• Instructions for the task:
Recast the stretch of items from the line containing "How far does" through the line containing "3305 millimetres", both included, as a Markdown table with the columns Row and Line. Number each line and leave out blank lines.

++++ Working data ++++

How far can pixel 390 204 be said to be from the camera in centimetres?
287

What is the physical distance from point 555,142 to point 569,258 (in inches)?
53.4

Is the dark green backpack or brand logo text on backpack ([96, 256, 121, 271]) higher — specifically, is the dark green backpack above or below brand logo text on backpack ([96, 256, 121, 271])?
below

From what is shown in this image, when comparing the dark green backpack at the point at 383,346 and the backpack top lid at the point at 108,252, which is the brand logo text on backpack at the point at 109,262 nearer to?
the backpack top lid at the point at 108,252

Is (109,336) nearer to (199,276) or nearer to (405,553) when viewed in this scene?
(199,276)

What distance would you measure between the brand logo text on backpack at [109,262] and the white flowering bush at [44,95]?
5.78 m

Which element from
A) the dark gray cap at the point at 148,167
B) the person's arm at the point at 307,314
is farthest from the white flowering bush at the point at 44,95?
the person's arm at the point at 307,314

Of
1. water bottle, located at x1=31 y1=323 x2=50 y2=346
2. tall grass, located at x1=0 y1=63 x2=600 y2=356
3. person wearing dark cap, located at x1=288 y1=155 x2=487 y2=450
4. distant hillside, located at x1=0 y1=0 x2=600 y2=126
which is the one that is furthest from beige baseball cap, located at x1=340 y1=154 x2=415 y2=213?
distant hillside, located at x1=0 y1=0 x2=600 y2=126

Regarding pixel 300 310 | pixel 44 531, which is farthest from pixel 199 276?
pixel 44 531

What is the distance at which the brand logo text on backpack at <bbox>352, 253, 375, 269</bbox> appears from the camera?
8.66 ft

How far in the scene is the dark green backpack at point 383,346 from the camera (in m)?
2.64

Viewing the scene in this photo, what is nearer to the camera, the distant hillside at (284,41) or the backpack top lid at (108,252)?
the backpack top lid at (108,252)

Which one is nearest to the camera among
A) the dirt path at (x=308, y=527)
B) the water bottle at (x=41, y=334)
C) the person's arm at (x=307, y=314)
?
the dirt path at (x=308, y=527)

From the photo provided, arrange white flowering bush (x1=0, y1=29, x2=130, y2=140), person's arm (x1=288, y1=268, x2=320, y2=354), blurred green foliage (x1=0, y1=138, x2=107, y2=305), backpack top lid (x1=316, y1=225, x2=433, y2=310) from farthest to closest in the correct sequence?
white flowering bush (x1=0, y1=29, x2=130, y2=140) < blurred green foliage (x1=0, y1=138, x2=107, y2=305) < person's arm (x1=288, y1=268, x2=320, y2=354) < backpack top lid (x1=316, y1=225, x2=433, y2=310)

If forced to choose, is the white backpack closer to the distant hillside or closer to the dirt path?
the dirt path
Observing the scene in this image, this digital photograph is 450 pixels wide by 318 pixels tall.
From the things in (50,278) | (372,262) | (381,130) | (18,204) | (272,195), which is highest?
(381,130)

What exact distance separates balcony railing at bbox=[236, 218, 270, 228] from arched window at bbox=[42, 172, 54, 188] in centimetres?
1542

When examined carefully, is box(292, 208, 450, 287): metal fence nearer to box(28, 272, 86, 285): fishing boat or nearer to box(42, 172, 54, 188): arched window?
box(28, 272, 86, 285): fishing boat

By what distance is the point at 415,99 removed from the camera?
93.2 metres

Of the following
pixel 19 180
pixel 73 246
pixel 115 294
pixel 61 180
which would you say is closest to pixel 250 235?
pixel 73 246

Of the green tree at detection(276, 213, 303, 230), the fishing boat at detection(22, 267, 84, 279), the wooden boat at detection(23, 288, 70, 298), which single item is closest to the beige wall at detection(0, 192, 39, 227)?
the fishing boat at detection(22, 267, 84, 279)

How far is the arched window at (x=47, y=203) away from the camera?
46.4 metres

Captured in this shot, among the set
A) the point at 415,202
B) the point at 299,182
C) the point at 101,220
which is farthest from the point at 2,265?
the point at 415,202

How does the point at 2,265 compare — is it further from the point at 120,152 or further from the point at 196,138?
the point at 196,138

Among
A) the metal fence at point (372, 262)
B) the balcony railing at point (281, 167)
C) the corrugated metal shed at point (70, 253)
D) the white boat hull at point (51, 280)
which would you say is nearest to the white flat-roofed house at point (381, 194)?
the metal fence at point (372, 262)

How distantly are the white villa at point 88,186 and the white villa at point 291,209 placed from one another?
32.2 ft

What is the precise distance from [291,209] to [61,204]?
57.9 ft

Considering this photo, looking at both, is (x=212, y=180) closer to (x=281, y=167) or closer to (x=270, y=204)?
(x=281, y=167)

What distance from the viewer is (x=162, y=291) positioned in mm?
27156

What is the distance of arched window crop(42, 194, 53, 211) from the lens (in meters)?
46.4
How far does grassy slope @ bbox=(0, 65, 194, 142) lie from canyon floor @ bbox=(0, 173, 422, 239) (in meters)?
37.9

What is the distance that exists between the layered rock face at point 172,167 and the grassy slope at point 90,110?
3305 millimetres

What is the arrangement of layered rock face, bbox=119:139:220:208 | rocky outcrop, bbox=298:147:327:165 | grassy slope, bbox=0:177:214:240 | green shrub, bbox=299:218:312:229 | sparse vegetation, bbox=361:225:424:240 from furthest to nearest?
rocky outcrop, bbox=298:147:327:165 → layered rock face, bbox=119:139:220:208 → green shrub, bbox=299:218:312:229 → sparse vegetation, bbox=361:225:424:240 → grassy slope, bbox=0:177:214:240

++++

• Response to the task:
| Row | Line |
|---|---|
| 1 | How far does grassy slope @ bbox=(0, 65, 194, 142) lie from canyon floor @ bbox=(0, 173, 422, 239) (in meters)? |
| 2 | 37.9 |
| 3 | What is the distance that exists between the layered rock face at point 172,167 and the grassy slope at point 90,110? |
| 4 | 3305 millimetres |